Earlier this week a questionable damning report came out of a security firm no one had heard of claiming there were serious security problems with AMD’s processors. Unlike Intel, who was given over 6 months’ notice on security issues in their processors (allowing their CEO to dump a massive amount of stock before the disclosure, the SEC was not amused, and to make sure China was protected-but the US was not) AMD found out about the report at the same time we did. Up until this report was released AMD appeared to be gaining significant market share on Intel and they had become somewhat of a darling of Wall Street.

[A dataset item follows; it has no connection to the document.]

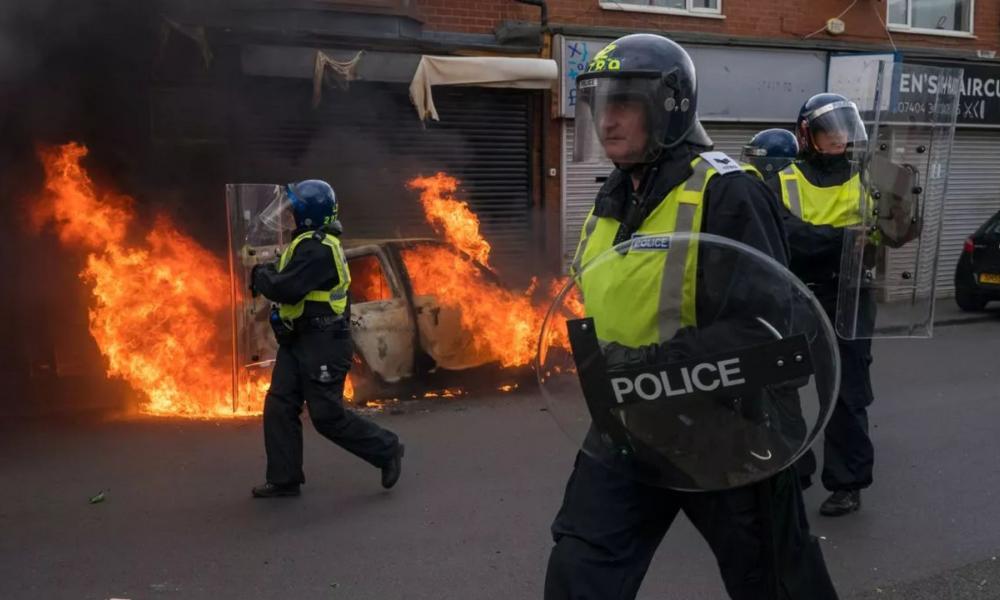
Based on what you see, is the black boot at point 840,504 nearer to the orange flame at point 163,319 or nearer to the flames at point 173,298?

While it is too soon to tell if the report damaged AMD’s sales, the disclosed vulnerabilities appear substantially less damaging than Intel’s earlier issues, AMD’s stock did initially decline on the news.
Everyone (but the linked Wired coverage above) seemed to focus on the “what” of the report which, as of this writing, appears credible. But I think we should be focused more on the “why” because something stinks to high heaven.

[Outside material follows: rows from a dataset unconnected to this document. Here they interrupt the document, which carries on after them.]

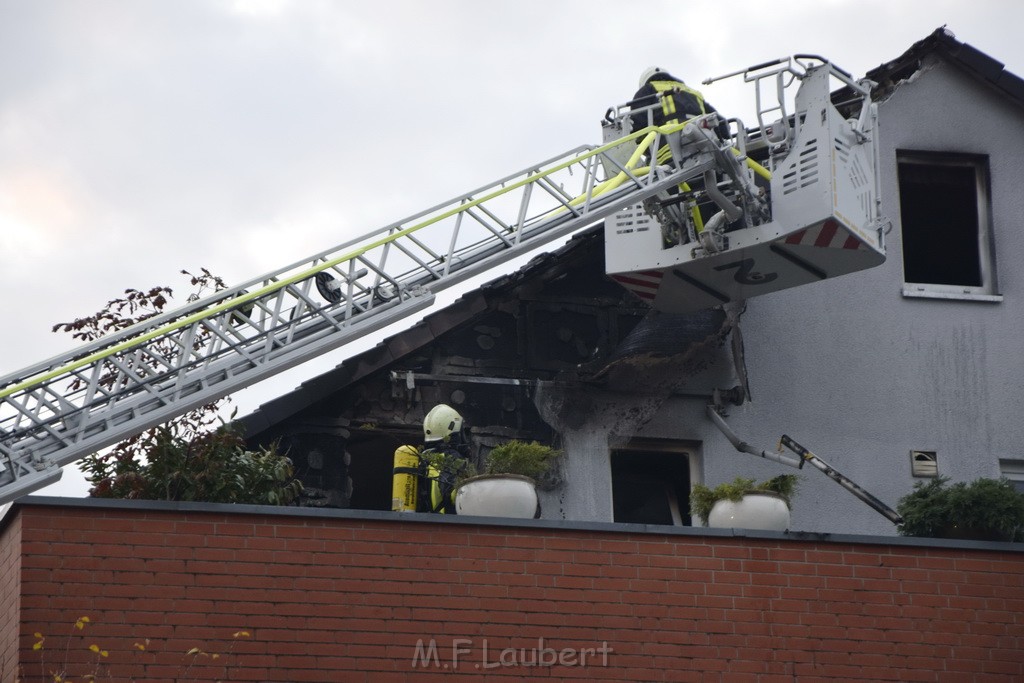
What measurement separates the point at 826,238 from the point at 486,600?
15.2 ft

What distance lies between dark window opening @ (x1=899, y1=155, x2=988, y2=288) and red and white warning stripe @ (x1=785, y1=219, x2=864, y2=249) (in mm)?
2458

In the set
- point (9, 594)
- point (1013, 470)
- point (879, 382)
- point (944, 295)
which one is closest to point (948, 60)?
point (944, 295)

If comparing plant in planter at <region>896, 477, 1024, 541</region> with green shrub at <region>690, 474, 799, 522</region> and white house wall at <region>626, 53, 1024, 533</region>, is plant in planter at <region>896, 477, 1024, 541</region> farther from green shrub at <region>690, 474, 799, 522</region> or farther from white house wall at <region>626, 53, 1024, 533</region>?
white house wall at <region>626, 53, 1024, 533</region>

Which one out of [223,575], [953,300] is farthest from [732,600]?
[953,300]

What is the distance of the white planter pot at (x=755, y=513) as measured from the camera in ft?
38.3

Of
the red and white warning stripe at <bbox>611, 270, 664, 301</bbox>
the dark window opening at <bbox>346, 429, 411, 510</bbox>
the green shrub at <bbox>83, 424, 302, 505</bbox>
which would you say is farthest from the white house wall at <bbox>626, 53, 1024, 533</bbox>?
the green shrub at <bbox>83, 424, 302, 505</bbox>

In looking up CTS security it is a very small firm (with executive backgrounds in spying, and hedge funds), that didn’t appear to exist 12 months ago. The depth of research required to identify exploits within a processor typically requires a large established security firm which has the excess resources to do this kind of research (this firm doesn’t even appear to have the right skill set for this work). This is typically done for publicity and to highlight a product the research firm sells. But, CTS appears to both lack the resources to do this research and while they appear to specialize in Chip level security they provide more of a service than a product. This service would typically be used by a chip company like AMD but blind siding the company with the report rather than giving AMD the 90-day grace period that is industry standard likely didn’t endear them to AMD.

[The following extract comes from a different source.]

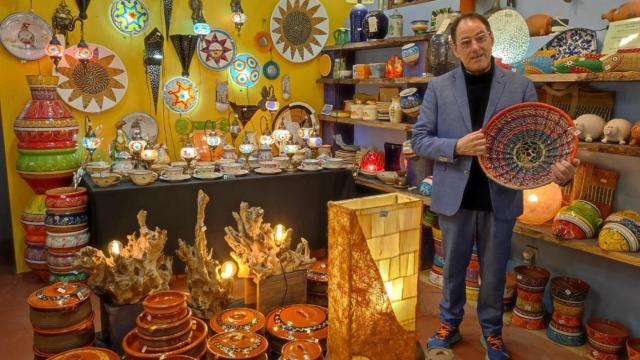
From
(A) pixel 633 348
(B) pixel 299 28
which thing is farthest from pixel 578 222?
(B) pixel 299 28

So, they got publicity but as a bad actor (in effect releasing the information like this put AMD’s, and other security firms’, customers at risk because there was no time to create a remedy) thus, while they are visible, they won’t be trusted. Trust is critical to a security company.
So, the firm has no history, it is too small to be able to afford the massive amount of work required to do a report like this for free, and the method disclosure they used shouldn’t result in new business. So why do it?
One of the most obvious reasons is that this report would and did move AMD’s stock price. CTS’s CFO has a hedge fund background and Hedge fund managers have been charged before with insider trading AMD shares. Apparently, this is far more common than we realize.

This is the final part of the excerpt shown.